Ecological Indicators (Sep 2024)
Intra-annual variations and determinants of canopy layer urban heat island in China using remotely sensed air temperature and apparent temperature
Abstract
Canopy layer urban heat island (CLUHI) is closely related to about 4.7 billion urban residents’ well-being. Compared with sparse observation stations, remote sensing can obtain spatially continuous temperature, which is conducive to intra-annual variation and associated factors of CLUHI over large regions. Such research is scarce, especially from apparent temperature perspective. Thus, the intra-annual spatio-temporal variations and twelve determinants of CLUHI intensities (CLUHIIs) were investigated for 917 urban region agglomerations in China’s five ecological regions, using remotely sensed near-surface air temperature, apparent temperature and other multi-source data, and several spatial analysis and mathematical statistic methods. The findings revealed that annual CLUHIIs by mean temperatures were most between 0.5 and 1.0 ℃, higher in the summer and spring, and larger in North China than South China in the summer.
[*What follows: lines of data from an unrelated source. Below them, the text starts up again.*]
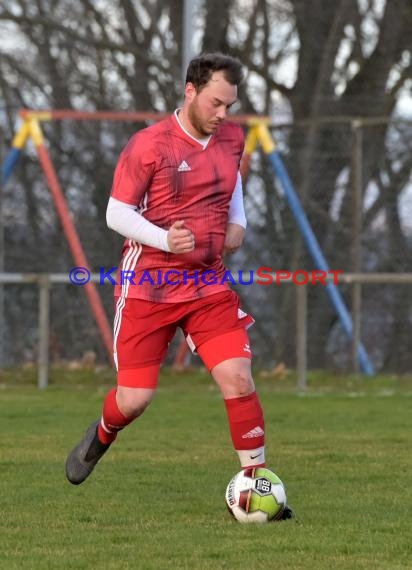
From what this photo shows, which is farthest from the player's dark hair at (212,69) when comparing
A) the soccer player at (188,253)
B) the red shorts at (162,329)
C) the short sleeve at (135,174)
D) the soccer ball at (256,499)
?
the soccer ball at (256,499)

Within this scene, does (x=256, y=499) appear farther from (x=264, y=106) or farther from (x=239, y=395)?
(x=264, y=106)

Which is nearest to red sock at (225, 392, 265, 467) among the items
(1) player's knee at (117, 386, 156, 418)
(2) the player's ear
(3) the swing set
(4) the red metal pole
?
(1) player's knee at (117, 386, 156, 418)

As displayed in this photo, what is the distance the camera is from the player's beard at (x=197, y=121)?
6.13m

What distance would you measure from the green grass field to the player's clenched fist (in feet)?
3.55

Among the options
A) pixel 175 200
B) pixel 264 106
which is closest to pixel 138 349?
pixel 175 200

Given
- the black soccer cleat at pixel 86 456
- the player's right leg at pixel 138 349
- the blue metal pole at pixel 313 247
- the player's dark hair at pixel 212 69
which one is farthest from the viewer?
the blue metal pole at pixel 313 247

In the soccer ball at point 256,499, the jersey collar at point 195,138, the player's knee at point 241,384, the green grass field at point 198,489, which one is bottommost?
the green grass field at point 198,489

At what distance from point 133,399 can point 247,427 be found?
20.8 inches

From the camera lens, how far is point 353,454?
840cm

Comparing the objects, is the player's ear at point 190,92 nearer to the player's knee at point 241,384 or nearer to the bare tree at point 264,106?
the player's knee at point 241,384

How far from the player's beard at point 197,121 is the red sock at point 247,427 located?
1.10 meters

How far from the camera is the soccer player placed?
240 inches

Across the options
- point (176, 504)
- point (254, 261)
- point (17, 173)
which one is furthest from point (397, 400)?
point (176, 504)

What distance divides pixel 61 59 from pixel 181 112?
10837mm
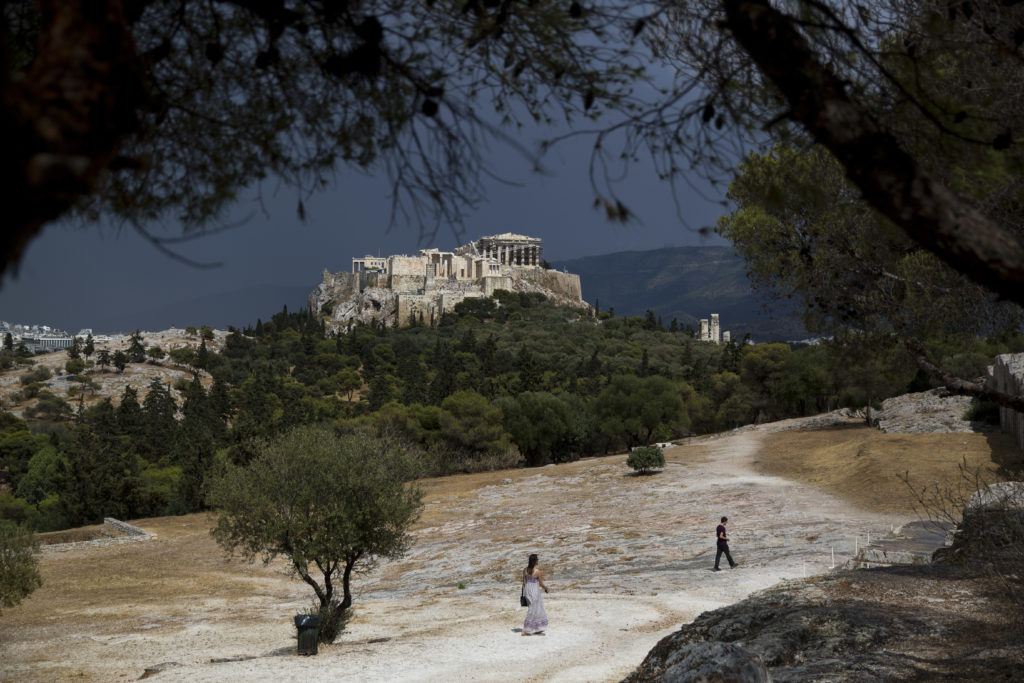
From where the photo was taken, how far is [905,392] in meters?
66.2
The annual CLUHIIs by maximum temperatures were negative in several cities, especially in rainless West China. North China generally had stronger CLUHIIs by minimum temperatures in all seasons compared to South China. The CLUHIIs by mean apparent temperatures were larger in the summer (most between 0.5 and 2.0 ℃) and varied across ecological regions. Significant positive correlations generally existed among CLUHIIs by various air temperature and land surface temperature indices (p < 0.05). Nevertheless, obvious differences existed among them. The CLUHII was significantly negatively partially correlated with total precipitation, urban–rural difference in enhanced vegetation index and albedo, positive with urban–rural difference in nighttime light intensity, population density, sulfur dioxide concentration, insignificant with total population, urban area size and landscape shape index in different degree. These findings provided valuable insights into CLUHI research.